▶ [Task instructions]:
Please rewrite the paragraph of the CACI VF-410 verdict form that begins "If your answer to question 1 is yes" as a short list that keeps its main facts.

▶ [Text segment]:
CACI VF-410 Statute of Limitations—Delayed Discovery—Reasonable Investigation Would Not Have Disclosed Pertinent Facts
California Civil Jury Instructions CACI
VF-410 Statute of Limitations—Delayed Discovery—Reasonable Investigation Would Not Have Disclosed Pertinent Facts
We answer the questions submitted to us as follows:
1.Did [name of plaintiff]’s claimed harm occur before [insert date from applicable statute of limitations]?
If your answer to question 1 is yes, then answer question 2. If you answered no, stop here, answer no further questions, and have the presiding juror sign and date this form.
2.Before [insert date from applicable statute of limitations], did [name of plaintiff] know of facts that would have caused a reasonable person to suspect that [he/she/nonbinary pronoun/it] had suffered harm that was caused by someone’s wrongful conduct?
2.Would a reasonable and diligent investigation have disclosed before [insert date from applicable statute of limitations] that [specify factual basis for cause of action, e.g., “a medical device” or “inadequate medical treatment”] contributed to [name of plaintiff]’s harm?
After [this verdict form has/all verdict forms have] been signed, notify the [clerk/bailiff/court attendant] that you are ready to present your verdict in the courtroom.
New December 2007; Revised December 2010
Directions for Use
The special verdict forms in this section are intended only as models. They may need to be modified depending on the facts of the case.

[Dataset records]
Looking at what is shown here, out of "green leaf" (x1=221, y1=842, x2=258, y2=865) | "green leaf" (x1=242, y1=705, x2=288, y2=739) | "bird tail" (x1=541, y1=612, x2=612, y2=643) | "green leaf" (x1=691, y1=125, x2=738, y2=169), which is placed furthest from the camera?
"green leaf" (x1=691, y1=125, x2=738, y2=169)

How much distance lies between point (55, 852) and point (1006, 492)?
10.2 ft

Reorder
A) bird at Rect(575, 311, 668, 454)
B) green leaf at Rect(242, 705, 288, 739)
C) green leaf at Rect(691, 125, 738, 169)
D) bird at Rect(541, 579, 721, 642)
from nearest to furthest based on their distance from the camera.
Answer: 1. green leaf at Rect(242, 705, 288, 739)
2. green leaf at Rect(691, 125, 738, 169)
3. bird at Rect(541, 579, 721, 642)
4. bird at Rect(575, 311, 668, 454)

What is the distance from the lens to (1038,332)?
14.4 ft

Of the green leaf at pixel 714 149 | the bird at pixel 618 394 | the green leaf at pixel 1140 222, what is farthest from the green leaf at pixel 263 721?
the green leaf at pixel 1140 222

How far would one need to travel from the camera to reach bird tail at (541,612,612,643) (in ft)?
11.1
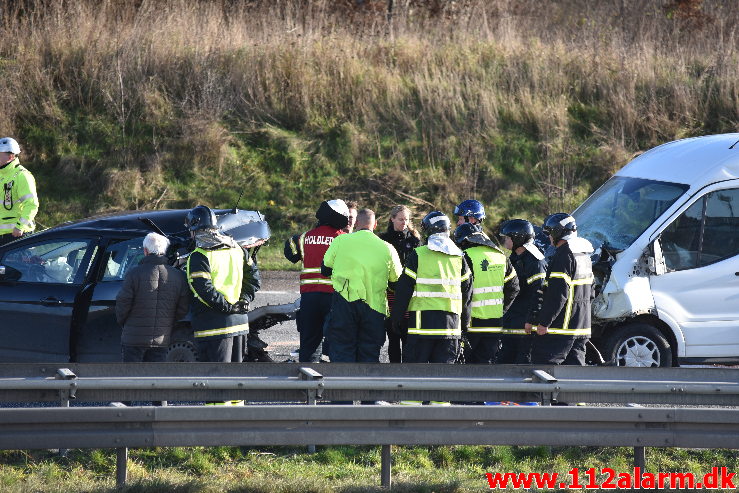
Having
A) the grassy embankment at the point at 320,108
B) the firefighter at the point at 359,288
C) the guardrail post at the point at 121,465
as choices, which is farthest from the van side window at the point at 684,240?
the grassy embankment at the point at 320,108

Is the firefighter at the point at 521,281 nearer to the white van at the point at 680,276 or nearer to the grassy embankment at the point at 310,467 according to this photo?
the grassy embankment at the point at 310,467

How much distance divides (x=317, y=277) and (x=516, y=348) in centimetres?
187

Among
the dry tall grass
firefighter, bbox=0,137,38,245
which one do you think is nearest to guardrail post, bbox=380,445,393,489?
firefighter, bbox=0,137,38,245

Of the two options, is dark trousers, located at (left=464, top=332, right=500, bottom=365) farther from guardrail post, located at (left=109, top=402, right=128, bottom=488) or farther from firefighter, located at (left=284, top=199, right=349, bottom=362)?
guardrail post, located at (left=109, top=402, right=128, bottom=488)

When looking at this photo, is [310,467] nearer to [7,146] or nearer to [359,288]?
[359,288]

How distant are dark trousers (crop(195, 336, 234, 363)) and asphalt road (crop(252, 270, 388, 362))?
2.41m

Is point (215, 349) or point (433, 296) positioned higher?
point (433, 296)

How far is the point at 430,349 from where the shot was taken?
8320 mm

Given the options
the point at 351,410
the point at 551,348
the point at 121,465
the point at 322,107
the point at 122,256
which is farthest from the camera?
the point at 322,107

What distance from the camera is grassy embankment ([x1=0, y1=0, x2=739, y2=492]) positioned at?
1805 cm

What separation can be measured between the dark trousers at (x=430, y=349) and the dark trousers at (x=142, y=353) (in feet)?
6.60

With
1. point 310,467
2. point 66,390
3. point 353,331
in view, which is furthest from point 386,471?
point 66,390

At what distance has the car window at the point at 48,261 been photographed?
910cm

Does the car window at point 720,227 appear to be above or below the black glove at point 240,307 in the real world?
above
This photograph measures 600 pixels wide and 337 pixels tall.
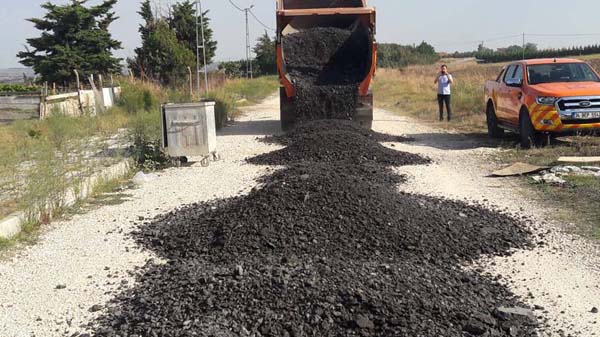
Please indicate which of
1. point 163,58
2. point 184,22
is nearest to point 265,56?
point 184,22

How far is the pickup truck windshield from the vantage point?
11.9 meters

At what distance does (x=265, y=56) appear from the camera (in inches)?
→ 2418

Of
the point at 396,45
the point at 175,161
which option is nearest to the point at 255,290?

▶ [Solved exercise]:
- If the answer to question 1 is yes, go on to question 2.
- If the answer is no, stop, answer no further questions, and have the presiding juror sign and date the form.